Question

What are acetals and hemiacetals?

Answer 1

Hint: An acetal forms when two ether groups are attached to the same carbon. It is also prepared from a hemiacetal, which is derived from an aldehyde that contain one ether group and one alcohol group.

Complete step-by-step answer:
When aldehyde and ketones react with alcohols under an acidic environment, they form acetals. These are functional groups with tetrahedral geometry, in which two alkoxy $$\left(-OR\right)$$ groups are bonded to the central carbon atom.
The mechanism starts with protonation of carbonyl oxygen that makes $$C=O$$ bond highly electrophilic, which is then attacked by alcohol that forms oxonium intermediate. This intermediate gets deprotonated and forms a hemiacetal.
Hemiacetal has only one alkoxy group compared to acetals which has two alkoxy groups. Further, the OH group of hemiacetal is protonated and changed into a good leaving group. As carbon becomes sterically hindered, $$S_{N}2$$ reaction cannot occur here.
Therefore, $$S_{N}2$$ mechanism is followed here where the leaving group is first eliminated by oxygen lone pairs followed by deprotonation of oxonium intermediate that results in acetal.

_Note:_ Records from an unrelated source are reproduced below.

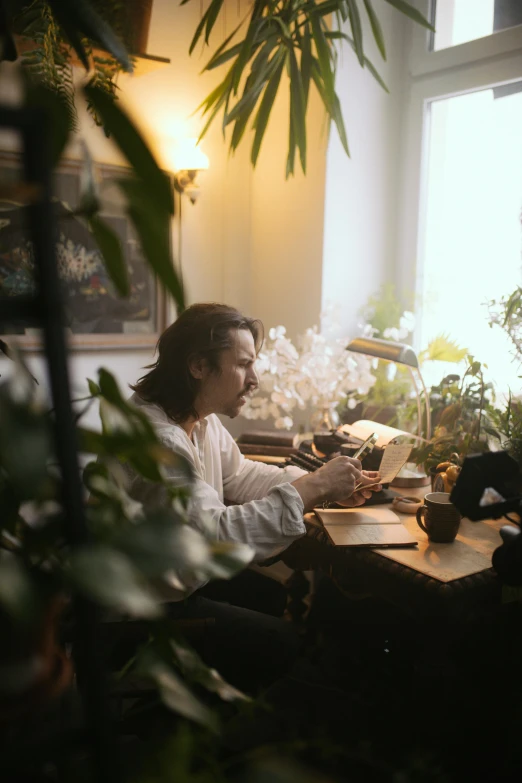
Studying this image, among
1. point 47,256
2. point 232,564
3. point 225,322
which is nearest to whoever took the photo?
point 47,256

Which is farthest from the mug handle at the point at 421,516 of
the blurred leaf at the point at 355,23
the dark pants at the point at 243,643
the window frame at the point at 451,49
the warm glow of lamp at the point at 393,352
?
the window frame at the point at 451,49

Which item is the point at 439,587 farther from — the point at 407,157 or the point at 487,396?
the point at 407,157

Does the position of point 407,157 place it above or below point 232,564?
above

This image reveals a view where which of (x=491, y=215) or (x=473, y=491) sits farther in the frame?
(x=491, y=215)

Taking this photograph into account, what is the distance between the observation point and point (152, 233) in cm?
45

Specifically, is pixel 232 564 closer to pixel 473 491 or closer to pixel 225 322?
pixel 473 491

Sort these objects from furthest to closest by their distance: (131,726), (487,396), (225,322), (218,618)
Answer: (487,396), (225,322), (218,618), (131,726)

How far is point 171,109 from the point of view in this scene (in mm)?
2918

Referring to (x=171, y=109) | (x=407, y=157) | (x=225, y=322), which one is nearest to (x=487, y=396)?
(x=225, y=322)

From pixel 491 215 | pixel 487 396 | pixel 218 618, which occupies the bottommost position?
pixel 218 618

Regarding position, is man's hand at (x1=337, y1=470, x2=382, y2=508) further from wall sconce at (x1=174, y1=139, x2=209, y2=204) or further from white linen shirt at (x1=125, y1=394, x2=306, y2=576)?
wall sconce at (x1=174, y1=139, x2=209, y2=204)

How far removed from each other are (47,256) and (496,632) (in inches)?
52.0

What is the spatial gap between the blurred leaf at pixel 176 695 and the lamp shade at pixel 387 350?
1.61 meters

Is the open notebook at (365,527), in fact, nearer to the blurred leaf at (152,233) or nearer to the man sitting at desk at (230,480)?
the man sitting at desk at (230,480)
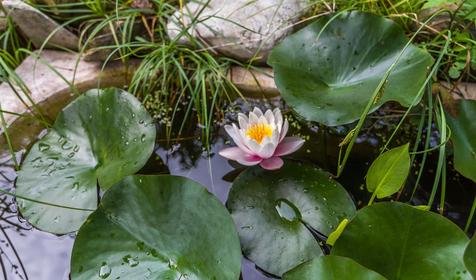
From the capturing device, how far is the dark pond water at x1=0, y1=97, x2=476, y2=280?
42.8 inches

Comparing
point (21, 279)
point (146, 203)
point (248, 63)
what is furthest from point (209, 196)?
point (248, 63)

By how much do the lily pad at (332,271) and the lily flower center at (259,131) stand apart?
1.28 ft

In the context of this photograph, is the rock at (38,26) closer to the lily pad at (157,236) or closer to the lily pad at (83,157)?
the lily pad at (83,157)

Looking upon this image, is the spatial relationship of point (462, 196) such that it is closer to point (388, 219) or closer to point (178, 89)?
point (388, 219)

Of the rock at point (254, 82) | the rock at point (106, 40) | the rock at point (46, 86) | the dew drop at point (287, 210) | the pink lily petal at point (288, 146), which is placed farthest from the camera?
the rock at point (106, 40)

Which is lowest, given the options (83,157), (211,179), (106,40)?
(211,179)

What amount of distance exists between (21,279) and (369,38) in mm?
1071

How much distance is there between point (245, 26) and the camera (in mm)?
1563

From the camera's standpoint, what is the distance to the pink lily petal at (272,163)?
1.12m

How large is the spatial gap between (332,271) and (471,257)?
242 millimetres

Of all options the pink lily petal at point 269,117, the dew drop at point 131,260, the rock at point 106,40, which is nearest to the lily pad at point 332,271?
the dew drop at point 131,260

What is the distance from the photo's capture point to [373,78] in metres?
1.18

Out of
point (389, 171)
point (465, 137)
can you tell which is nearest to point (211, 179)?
point (389, 171)

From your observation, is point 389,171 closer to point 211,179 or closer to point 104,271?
point 211,179
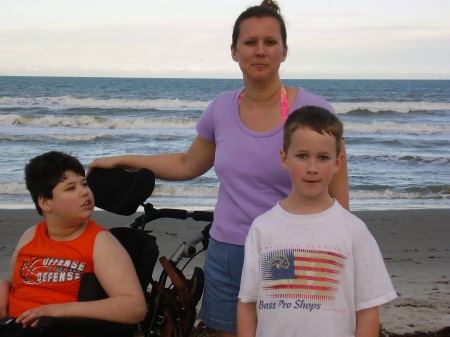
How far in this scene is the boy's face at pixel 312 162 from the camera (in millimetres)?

Hemiacetals are formed from an aldehyde or ketone and an alcohol, by forming an ether bond and OH bond on the same carbon. It is a tetrahedral intermediate in the formation of acetal. When it is catalysed by an acid, it becomes faster but acid can proceed it to decomposition also, back to the starting material.

Note: A hemiacetal structure acts as a reducing sugar and thus it is unstable in nature. On the contrary, acetals are non-reducing sugars and are stable as they are not converted back into aldehyde or hemiacetals.